In a market in which generics have entered with great force, the driving companies at the innovation level, whether large or small (less and less), frequently consider the profitability of their investment in R & D / R & D, which by another part is essential for science to continue moving towards the production of ever better solutions.

How to reduce costs in research and development of new drugs?

The process of research and development of new drugs has a series of characteristics well known to professionals in the sector. It is a long process, lasting between ten and fifteen years, expensive, since the cost of research for a new drug can exceed eight hundred million euros, and risky, according to statistics, only one in ten thousand molecules investigated it can become an economically viable product.

Cost reduction can therefore be considered in different scenarios. If we want to reduce research time, one line is to work on drugs that already exist, for example improving our own products.

To reduce the cost of development, we have the possibility of working with techniques that reduce different costs of the process. Although it may seem controversial, since many companies may believe that there is no room for improvement at this point, in many cases the design of the research process or the clinical trial can represent significant savings in the subsequent development of the drug. Likewise, the use of modeling techniques can represent savings close to 50% through the minimization of sampling costs, etc.

Another important way of saving is the recovery of discarded research. It is common that some drugs that are rejected, either because of the results obtained internally or because they are rejected for different reasons by the government body that regulates drugs, are forgotten. The problem with these drugs is that by the time they are rejected or discarded, companies have already made a huge outlay on their research and development. There are many investigations that have been discarded due to errors in the investigation process and that could be recovered through a new approach to it. This would mean taking advantage of the know-how that many companies have kept in the drawer believing that their research was already a non-recoverable cost, which,If we quantify it in economic terms, it would give us an exorbitant amount.

Impact of cost savings

Cost savings in the pharmaceutical industry impact on two different economic aspects, that of users, whether final or intermediate (government organizations), who can benefit from lower costs through a reduction in the price of drugs, and of the industry, which can recoup previously lost investments, as well as lower the costs of your R&D / R & D process to obtain a greater benefit from your research.

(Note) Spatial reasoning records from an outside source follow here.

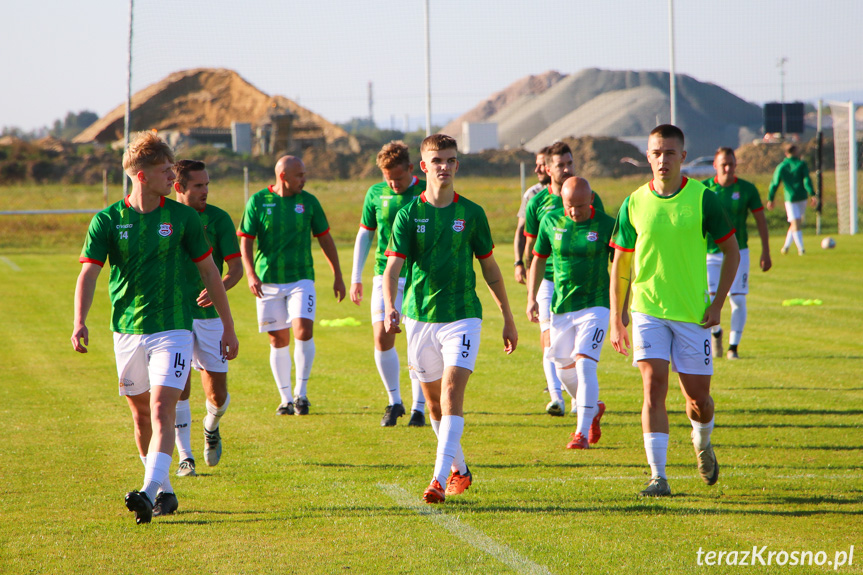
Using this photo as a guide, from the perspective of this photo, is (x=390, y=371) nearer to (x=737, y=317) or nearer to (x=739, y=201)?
(x=737, y=317)

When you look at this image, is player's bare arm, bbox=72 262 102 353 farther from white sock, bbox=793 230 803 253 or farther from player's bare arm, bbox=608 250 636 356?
white sock, bbox=793 230 803 253

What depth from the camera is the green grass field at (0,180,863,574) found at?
475cm

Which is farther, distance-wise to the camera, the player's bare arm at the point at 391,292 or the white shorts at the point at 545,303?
the white shorts at the point at 545,303

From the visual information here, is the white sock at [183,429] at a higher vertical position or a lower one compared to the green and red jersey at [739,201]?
lower

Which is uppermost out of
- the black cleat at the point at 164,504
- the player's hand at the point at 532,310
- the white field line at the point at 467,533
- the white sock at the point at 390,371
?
the player's hand at the point at 532,310

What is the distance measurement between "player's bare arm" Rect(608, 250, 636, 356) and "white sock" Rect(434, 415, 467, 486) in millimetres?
1157

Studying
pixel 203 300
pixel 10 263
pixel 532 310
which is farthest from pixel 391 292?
pixel 10 263

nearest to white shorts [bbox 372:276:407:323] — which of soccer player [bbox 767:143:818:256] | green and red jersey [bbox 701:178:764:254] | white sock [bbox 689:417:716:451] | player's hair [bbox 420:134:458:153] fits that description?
player's hair [bbox 420:134:458:153]

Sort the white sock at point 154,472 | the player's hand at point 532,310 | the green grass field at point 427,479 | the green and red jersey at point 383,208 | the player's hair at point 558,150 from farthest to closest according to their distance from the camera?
1. the green and red jersey at point 383,208
2. the player's hair at point 558,150
3. the player's hand at point 532,310
4. the white sock at point 154,472
5. the green grass field at point 427,479

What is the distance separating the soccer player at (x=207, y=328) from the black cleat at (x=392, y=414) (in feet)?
5.72

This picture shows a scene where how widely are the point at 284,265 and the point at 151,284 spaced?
11.0 ft

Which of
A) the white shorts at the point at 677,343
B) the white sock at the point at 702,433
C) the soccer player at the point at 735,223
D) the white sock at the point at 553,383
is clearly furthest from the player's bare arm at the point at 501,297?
the soccer player at the point at 735,223

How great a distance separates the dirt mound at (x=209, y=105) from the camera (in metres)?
43.2

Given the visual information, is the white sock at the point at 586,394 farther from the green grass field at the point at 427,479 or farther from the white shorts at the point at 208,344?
the white shorts at the point at 208,344
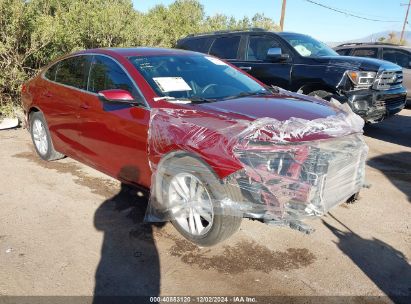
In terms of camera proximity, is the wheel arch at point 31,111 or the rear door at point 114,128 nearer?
the rear door at point 114,128

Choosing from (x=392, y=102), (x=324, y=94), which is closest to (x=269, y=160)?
(x=324, y=94)

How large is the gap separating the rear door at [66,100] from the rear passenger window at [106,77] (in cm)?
13

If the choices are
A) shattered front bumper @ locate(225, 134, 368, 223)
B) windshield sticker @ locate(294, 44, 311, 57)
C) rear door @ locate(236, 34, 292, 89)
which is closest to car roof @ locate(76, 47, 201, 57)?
shattered front bumper @ locate(225, 134, 368, 223)

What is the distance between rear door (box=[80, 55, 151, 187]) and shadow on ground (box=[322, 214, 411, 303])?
1878 mm

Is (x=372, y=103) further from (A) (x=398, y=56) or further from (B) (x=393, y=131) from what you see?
(A) (x=398, y=56)

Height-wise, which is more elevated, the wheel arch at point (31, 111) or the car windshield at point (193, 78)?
the car windshield at point (193, 78)

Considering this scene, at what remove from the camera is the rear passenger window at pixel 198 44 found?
8.44 m

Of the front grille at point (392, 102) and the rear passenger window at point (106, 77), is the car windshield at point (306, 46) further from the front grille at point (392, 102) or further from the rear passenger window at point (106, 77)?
the rear passenger window at point (106, 77)

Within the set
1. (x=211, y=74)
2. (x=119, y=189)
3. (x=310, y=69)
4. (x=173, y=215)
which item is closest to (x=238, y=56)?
(x=310, y=69)

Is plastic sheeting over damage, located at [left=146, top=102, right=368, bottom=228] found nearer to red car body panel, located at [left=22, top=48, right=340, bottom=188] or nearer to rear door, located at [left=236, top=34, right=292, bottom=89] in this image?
red car body panel, located at [left=22, top=48, right=340, bottom=188]

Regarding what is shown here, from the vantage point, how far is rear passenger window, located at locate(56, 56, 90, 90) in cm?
450

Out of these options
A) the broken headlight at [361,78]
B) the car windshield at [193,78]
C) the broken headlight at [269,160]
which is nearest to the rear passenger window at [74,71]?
the car windshield at [193,78]

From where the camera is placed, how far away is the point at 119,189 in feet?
14.9

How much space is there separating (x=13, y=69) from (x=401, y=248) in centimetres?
752
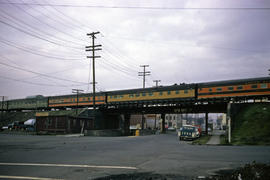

To these repercussions, already transcendent in themselves, it is necessary to add the importance of not stagnating research, since although the laboratories that abandon it, a priori go to a much more comfortable and cheap terrain, it is also true that they take a A risky path, since they become industries that minimize their added value and, therefore, may end up competing for costs in a market where there are very large companies, which is not exactly the best scenario.